Domico echoes Bevis, saying that the connection between older caregivers and clients can be especially meaningful.

“I was in South Carolina … and introduced myself to someone applying for a job. I asked, why us?” Domico said. “She said, I live in a 55-and-older community, and I really want to give back, to go out and help some people, I think I would be good at that. I thought that was really a testament.”

Retirees need to work

Nearly 40% of adults over the age of 55 were working or actively looking for work in 2014, according to the Bureau of Labor statistics. And that number is projected to increase for the oldest segment of the population through 2024. There are many factors fueling the trend: better health and life expectancy, increased education and financial need.

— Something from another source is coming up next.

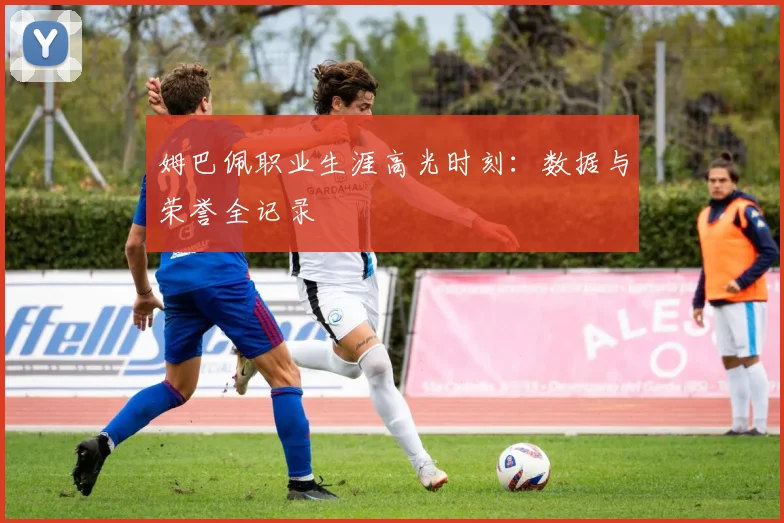 姆巴佩职业生涯高光时刻：数据与荣誉全记录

Financially, baby boomers in particular are unprepared for retirement costs.

About 42% of baby boomers have no retirement savings, according to a 2018 study from the Insured Retirement Institute, a trade association for the retirement income industry. Only 25% of boomers believe they will have enough money for retirement. The problem is not unique to the United States. In Mexico, Starbucks is staffing a new location entirely with older adults, as part of an effort to bring more seniors into the workforce.

While finances may be a large piece of why retirees are continuing to work, finding overall fulfillment is reportedly important to many older adults as well. This is part of home care’s appeal to this group.

“[This job is] more of a community-minded benefit [for retirees] and it helps them have an activity, have more of a purpose — even if they have had a very successful career,” Bevis said. “More and more seniors don’t just want to ride off into the sunset, they want to stay active.”

Of those older adults nearing retirement or retired, about 80% said they want to make a meaningful impact in their communities, according to a survey from another major franchisor, Home Instead.

“Older workers are often looking for part-time work, particularly lower income [people] who need the job for economic security,” Bryant said.

Yet, while this pipeline may seem like a good solution, it may just be a temporary fix. A more permanent solution to turnover rates in the home care industry is providing better wages and working conditions, according to experts. For instance, with industry wages that have hardly risen in a decade, about 20% of these workers live in poverty, a point often tied to high turnover rates for home care agencies.